You kids are getting to an age where they will have an appreciation of your music. Do they like any particular Field Music songs?

DB: Well, they aren’t conscious of the lyrics. They like the catchy songs. They like ‘The Noisy Days Are Over’ and ‘Disappointed’ [from Commontime]. Occasionally we will go to Costa coffee in South Shields and it is inside a Next store. ‘The Noisy Days Are Over’ is on the Next playlist and Will gets really excited about hearing “Uncle Peter’s song” in the shop. It’s unambiguously nice to write songs that they might like, so I don’t think I am going to give up on my pop music anytime soon. They would be disappointed.

Compared to relationships/break-ups, there isn’t the same wealth of songs about parenthood. Do you find it hard to write lyrics about either the children or your relationship with your wife as parents?

DB: I finally bought myself Cat Stevens’ Tea For The Tillerman and got a bit teary at ‘Father And Son’. It is a really good song.

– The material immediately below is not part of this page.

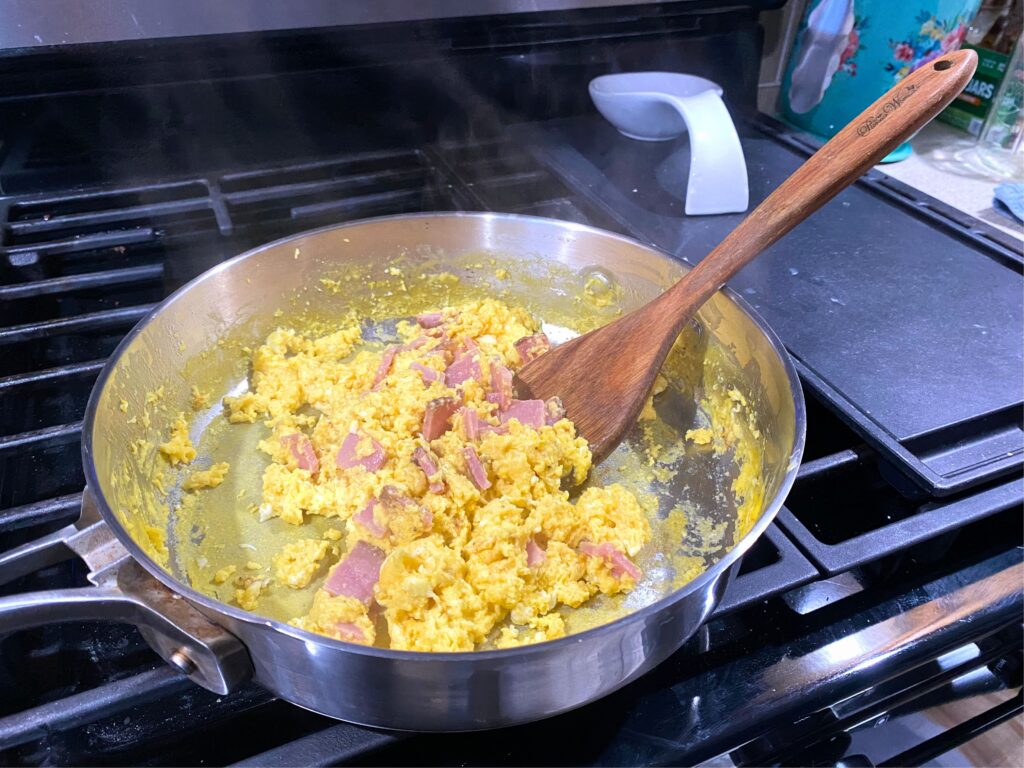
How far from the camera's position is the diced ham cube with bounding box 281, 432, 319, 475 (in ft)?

My wife and children are the most immediate things in my life. I write the songs in good faith. I am not trying to tell Laura something that I couldn’t say to her in person. I might be able to do it better in a song, but it’s not about trying to hide the way I feel in a song rather than talking about it. So, I haven’t found it difficult or strange at all. The first time she hears those songs is a little bit odd, because it’s talking a touch more honestly, as we probably don’t have enough time to talk. It ends up in a song instead. I wish I had written ‘Share A Pillow’, as that’s Peter’s song. It’s about musical beds with your kids, even if a review I read thought it was relationship bed-hopping. It’s definitely not. It’s about having a toddler!